How many lines of the records below contain the string "pointing", matching case exactly? Tally them and reply with the number alone.

Items listed in a dataset
:::
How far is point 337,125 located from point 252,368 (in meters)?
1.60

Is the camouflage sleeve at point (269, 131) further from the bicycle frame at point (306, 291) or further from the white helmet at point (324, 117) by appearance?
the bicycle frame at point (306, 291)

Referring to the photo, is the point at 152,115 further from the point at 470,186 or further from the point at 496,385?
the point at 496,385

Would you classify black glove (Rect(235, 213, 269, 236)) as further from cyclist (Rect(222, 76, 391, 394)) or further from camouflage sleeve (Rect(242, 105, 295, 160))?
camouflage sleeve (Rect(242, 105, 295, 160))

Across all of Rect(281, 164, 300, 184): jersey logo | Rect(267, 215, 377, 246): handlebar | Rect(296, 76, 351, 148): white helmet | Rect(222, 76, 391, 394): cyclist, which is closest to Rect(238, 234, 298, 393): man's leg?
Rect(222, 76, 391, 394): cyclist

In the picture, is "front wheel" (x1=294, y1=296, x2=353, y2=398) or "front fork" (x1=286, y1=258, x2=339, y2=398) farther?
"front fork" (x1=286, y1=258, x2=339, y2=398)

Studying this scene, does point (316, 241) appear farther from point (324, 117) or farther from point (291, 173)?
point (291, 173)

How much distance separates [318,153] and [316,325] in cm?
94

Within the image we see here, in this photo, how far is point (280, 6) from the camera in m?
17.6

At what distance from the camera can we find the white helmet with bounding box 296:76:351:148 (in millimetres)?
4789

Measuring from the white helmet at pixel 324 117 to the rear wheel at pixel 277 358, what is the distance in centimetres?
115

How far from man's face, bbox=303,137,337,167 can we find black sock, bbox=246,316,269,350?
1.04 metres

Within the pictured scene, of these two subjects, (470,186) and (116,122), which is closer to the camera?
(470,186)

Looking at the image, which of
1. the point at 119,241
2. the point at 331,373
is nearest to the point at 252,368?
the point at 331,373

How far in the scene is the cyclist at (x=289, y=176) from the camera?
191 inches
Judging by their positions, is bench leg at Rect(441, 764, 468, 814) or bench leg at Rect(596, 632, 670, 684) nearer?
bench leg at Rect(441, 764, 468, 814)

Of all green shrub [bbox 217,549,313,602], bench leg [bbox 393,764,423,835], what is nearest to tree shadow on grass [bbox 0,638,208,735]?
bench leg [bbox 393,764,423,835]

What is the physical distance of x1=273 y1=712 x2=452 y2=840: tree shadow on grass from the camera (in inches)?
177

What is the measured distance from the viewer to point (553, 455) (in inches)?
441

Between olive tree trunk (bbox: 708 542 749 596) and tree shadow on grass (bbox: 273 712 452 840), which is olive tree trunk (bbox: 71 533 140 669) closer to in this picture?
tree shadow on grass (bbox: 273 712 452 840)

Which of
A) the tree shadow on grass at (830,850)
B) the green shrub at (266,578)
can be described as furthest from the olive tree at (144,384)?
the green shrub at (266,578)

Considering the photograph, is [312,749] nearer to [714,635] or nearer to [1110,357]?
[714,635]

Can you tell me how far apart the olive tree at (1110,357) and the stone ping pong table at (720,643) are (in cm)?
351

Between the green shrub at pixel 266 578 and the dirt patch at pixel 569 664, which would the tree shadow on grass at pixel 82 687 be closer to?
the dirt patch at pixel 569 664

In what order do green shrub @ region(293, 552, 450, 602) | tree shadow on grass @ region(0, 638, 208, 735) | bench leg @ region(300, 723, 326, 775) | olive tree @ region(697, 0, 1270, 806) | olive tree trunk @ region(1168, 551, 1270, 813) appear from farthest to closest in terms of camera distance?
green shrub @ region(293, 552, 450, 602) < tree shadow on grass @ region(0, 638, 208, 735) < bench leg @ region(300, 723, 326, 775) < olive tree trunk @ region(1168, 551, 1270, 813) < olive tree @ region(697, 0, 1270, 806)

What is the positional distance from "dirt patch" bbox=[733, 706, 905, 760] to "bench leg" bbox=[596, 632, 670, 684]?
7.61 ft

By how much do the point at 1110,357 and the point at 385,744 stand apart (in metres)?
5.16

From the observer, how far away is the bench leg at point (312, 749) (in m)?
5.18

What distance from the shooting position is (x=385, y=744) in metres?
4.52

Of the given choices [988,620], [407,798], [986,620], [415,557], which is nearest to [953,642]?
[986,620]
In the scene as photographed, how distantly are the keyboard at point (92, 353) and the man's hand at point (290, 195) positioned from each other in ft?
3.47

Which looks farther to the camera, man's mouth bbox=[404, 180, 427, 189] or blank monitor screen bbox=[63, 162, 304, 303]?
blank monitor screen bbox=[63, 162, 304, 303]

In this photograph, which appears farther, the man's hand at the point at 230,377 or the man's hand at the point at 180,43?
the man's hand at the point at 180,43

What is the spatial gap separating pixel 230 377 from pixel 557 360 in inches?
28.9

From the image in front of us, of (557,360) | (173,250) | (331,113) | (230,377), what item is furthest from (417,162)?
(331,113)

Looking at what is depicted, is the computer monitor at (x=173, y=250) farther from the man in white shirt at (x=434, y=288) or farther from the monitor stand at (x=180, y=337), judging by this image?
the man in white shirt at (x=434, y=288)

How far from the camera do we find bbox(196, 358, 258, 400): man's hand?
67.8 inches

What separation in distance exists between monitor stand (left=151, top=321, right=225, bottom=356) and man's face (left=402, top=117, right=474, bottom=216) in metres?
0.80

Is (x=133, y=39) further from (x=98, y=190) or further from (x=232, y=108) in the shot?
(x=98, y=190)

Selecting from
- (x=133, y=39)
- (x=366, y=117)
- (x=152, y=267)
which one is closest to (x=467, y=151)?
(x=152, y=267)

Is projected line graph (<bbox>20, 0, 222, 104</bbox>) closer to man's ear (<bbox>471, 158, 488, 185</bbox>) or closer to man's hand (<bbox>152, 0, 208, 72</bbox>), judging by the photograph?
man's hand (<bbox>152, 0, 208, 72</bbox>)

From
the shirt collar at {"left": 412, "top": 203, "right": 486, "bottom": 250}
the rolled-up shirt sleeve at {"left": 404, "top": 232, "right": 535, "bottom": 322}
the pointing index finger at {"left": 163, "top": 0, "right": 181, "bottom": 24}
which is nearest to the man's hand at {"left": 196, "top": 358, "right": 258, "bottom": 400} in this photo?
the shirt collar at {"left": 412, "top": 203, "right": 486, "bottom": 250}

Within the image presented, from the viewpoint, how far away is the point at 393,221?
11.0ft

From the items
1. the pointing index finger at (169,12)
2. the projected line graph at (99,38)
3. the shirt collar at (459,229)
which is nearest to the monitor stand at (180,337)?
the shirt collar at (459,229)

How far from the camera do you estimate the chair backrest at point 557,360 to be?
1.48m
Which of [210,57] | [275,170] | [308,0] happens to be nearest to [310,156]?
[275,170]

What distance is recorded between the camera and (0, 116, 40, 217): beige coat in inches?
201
:::
• The answer: 2